▸ TASK BRIEF
Rewrite the items below, putting "cobblestone path" wherever "stone paved walkway" appears and leaving all other text unchanged.

-- start of PROVIDED RECORDS --

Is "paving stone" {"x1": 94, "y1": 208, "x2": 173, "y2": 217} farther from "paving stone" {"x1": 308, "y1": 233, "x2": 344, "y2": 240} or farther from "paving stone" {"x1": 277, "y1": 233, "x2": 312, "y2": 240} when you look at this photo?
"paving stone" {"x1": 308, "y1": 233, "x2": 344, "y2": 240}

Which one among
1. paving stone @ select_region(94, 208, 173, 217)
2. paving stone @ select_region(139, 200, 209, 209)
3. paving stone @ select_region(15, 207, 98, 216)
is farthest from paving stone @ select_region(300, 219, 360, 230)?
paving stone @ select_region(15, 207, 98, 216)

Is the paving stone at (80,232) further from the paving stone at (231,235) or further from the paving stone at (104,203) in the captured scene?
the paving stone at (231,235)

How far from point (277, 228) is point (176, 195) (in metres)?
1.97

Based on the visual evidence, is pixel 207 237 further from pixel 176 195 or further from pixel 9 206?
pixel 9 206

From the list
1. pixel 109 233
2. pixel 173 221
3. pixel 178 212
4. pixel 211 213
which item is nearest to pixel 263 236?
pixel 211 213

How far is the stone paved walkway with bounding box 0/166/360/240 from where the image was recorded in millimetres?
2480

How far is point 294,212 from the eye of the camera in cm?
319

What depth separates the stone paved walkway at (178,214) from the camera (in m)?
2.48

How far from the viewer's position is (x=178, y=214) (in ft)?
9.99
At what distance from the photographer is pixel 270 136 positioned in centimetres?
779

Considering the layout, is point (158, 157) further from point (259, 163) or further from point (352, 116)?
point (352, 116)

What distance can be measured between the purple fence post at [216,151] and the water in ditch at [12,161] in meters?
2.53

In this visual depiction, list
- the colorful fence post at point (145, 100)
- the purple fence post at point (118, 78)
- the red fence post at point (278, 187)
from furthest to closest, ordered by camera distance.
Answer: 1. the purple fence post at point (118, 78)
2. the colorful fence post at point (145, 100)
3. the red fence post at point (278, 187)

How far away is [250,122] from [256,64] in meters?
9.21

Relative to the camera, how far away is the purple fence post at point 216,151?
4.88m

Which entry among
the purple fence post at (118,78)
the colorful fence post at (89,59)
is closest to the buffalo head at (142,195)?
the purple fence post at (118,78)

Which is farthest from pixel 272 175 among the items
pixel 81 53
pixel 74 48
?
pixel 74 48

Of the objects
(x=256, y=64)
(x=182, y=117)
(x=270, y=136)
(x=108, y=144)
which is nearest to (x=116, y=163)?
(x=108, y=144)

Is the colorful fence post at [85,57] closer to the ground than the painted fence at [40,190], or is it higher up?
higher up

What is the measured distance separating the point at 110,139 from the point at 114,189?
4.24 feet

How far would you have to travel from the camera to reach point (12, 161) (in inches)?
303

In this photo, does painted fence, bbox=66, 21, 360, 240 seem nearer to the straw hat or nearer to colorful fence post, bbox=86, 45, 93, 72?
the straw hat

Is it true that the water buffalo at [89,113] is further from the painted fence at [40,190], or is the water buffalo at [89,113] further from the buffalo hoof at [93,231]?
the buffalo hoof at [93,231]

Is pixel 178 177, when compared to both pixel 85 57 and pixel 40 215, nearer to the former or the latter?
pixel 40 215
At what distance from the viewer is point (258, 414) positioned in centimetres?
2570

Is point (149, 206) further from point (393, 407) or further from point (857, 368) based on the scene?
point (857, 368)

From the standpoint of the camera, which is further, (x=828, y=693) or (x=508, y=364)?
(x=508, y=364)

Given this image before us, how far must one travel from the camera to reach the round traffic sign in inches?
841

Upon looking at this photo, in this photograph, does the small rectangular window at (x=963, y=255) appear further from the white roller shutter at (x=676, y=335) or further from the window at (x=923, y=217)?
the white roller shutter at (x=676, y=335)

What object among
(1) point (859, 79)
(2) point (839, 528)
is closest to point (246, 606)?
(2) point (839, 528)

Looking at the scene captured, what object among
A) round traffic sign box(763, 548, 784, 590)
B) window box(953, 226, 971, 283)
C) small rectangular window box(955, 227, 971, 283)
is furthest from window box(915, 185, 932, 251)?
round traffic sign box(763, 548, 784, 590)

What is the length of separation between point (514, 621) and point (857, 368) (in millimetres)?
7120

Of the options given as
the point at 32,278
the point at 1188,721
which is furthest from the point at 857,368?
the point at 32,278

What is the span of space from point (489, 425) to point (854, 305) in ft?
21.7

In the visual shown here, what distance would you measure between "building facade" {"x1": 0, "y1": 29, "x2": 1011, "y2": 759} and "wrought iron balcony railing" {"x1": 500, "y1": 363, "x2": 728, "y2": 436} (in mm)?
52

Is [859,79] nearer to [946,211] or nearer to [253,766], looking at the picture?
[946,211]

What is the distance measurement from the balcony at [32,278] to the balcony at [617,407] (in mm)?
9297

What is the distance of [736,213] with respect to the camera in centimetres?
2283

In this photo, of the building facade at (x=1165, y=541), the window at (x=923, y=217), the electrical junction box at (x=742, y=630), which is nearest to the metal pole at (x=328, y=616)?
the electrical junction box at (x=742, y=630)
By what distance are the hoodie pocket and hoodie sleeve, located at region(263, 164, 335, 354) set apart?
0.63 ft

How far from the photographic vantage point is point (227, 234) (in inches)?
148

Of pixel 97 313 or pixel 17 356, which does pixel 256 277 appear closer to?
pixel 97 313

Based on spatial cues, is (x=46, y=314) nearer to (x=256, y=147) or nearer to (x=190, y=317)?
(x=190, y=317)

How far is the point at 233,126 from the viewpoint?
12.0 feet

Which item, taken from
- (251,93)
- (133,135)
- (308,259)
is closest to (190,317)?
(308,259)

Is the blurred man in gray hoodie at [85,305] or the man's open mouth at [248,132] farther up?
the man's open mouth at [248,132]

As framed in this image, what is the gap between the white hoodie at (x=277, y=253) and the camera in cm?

-- end of PROVIDED RECORDS --

▸ SOLVED EXERCISE
Is "paving stone" {"x1": 94, "y1": 208, "x2": 173, "y2": 217} farther from "paving stone" {"x1": 308, "y1": 233, "x2": 344, "y2": 240} or farther from "paving stone" {"x1": 277, "y1": 233, "x2": 312, "y2": 240} when you look at this photo?
"paving stone" {"x1": 308, "y1": 233, "x2": 344, "y2": 240}

Which one among
1. paving stone @ select_region(94, 208, 173, 217)
2. paving stone @ select_region(139, 200, 209, 209)
3. paving stone @ select_region(15, 207, 98, 216)
is farthest from paving stone @ select_region(300, 219, 360, 230)?
paving stone @ select_region(15, 207, 98, 216)

Is the paving stone at (80,232) further from the paving stone at (231,235) or further from the paving stone at (104,203) in the captured scene?
the paving stone at (231,235)

How far from point (277, 228) is point (176, 195) (in metres)?
1.97

Based on the visual evidence, is pixel 207 237 further from pixel 176 195 or further from pixel 9 206?
pixel 9 206

From the list
1. pixel 109 233
2. pixel 173 221
3. pixel 178 212
4. pixel 211 213
which item is nearest to pixel 263 236?
pixel 211 213

How far is the cobblestone path with bounding box 0/166/360/240 from where the image was recorded in millimetres?
2480

How far is point 294,212 from the eye of the camera in cm?
319

What depth separates the cobblestone path at (178,214) from the camera (in m)?
2.48

How far from the viewer's position is (x=178, y=214) (in ft)?
9.99
At what distance from the photographer is pixel 270 136 positioned in centimetres?
779

Considering the layout, is point (158, 157) further from point (259, 163) or further from point (352, 116)?
point (352, 116)

What distance can be measured between the purple fence post at [216,151] and the water in ditch at [12,161] in meters?
2.53

In this visual depiction, list
- the colorful fence post at point (145, 100)
- the purple fence post at point (118, 78)
- the red fence post at point (278, 187)
from furthest to closest, ordered by camera distance.
Answer: 1. the purple fence post at point (118, 78)
2. the colorful fence post at point (145, 100)
3. the red fence post at point (278, 187)

How far away is [250,122] from [256,64] in meters?
9.21

Relative to the camera, how far away is the purple fence post at point 216,151?
4.88m

Which entry among
the purple fence post at (118,78)
the colorful fence post at (89,59)
is closest to the buffalo head at (142,195)?
the purple fence post at (118,78)

Which is farthest from pixel 272 175 among the items
pixel 81 53
pixel 74 48
?
pixel 74 48

Of the objects
(x=256, y=64)
(x=182, y=117)
(x=270, y=136)
(x=108, y=144)
which is nearest to (x=116, y=163)?
(x=108, y=144)

Is the colorful fence post at [85,57] closer to the ground than the painted fence at [40,190], or is it higher up?
higher up

What is the measured distance separating the point at 110,139 from the point at 114,189?
4.24 feet

How far would you have to travel from the camera to reach point (12, 161) (in inches)?
303

In this photo, does painted fence, bbox=66, 21, 360, 240 seem nearer to the straw hat or nearer to colorful fence post, bbox=86, 45, 93, 72?
the straw hat

Is it true that the water buffalo at [89,113] is further from the painted fence at [40,190], or is the water buffalo at [89,113] further from the buffalo hoof at [93,231]?
the buffalo hoof at [93,231]

Is pixel 178 177, when compared to both pixel 85 57 and pixel 40 215, nearer to the former or the latter?
pixel 40 215
At what distance from the viewer is point (258, 414) positioned in centimetres?
2570

Is point (149, 206) further from point (393, 407) or further from point (857, 368) based on the scene?
point (857, 368)

From the standpoint of the camera, which is further, (x=828, y=693) or (x=508, y=364)?
(x=508, y=364)

Given this image before us, how far must one travel from the camera to reach the round traffic sign in inches?
841

Upon looking at this photo, in this photograph, does the small rectangular window at (x=963, y=255) appear further from the white roller shutter at (x=676, y=335) or further from the window at (x=923, y=217)?
the white roller shutter at (x=676, y=335)

What object among
(1) point (859, 79)
(2) point (839, 528)
is closest to point (246, 606)?
(2) point (839, 528)

Looking at the scene captured, what object among
A) round traffic sign box(763, 548, 784, 590)
B) window box(953, 226, 971, 283)
C) small rectangular window box(955, 227, 971, 283)
is furthest from window box(915, 185, 932, 251)?
round traffic sign box(763, 548, 784, 590)

What is the length of separation between point (514, 621) and point (857, 368) (in millimetres)?
7120

Of the options given as
the point at 32,278
the point at 1188,721
which is furthest from the point at 857,368?
the point at 32,278

What is the span of space from point (489, 425) to point (854, 305) in ft?
21.7

In the visual shown here, what distance would you measure between "building facade" {"x1": 0, "y1": 29, "x2": 1011, "y2": 759} and "wrought iron balcony railing" {"x1": 500, "y1": 363, "x2": 728, "y2": 436} (in mm)?
52

Is [859,79] nearer to [946,211] or nearer to [253,766], looking at the picture?
[946,211]

What is the distance measurement from the balcony at [32,278] to the balcony at [617,407] (in mm)?
9297

What is the distance of [736,213] with respect to the camera in centimetres?
2283

In this photo, of the building facade at (x=1165, y=541), the window at (x=923, y=217), the electrical junction box at (x=742, y=630), which is nearest to the metal pole at (x=328, y=616)?
the electrical junction box at (x=742, y=630)
By what distance are the hoodie pocket and hoodie sleeve, located at region(263, 164, 335, 354) set apart?
0.63 ft

How far from the photographic vantage point is point (227, 234) (in inches)?
148

Of pixel 97 313 or pixel 17 356, which does pixel 256 277 appear closer to?
pixel 97 313

Based on spatial cues, is (x=46, y=314) nearer to (x=256, y=147) or nearer to (x=190, y=317)?
(x=190, y=317)

How far is the point at 233,126 from the viewpoint?
12.0 feet

Which item, taken from
- (251,93)
- (133,135)
- (308,259)
is closest to (190,317)?
(308,259)

Is the blurred man in gray hoodie at [85,305] or the man's open mouth at [248,132] farther up?
the man's open mouth at [248,132]

As framed in this image, what is the gap between the white hoodie at (x=277, y=253) and the camera in cm?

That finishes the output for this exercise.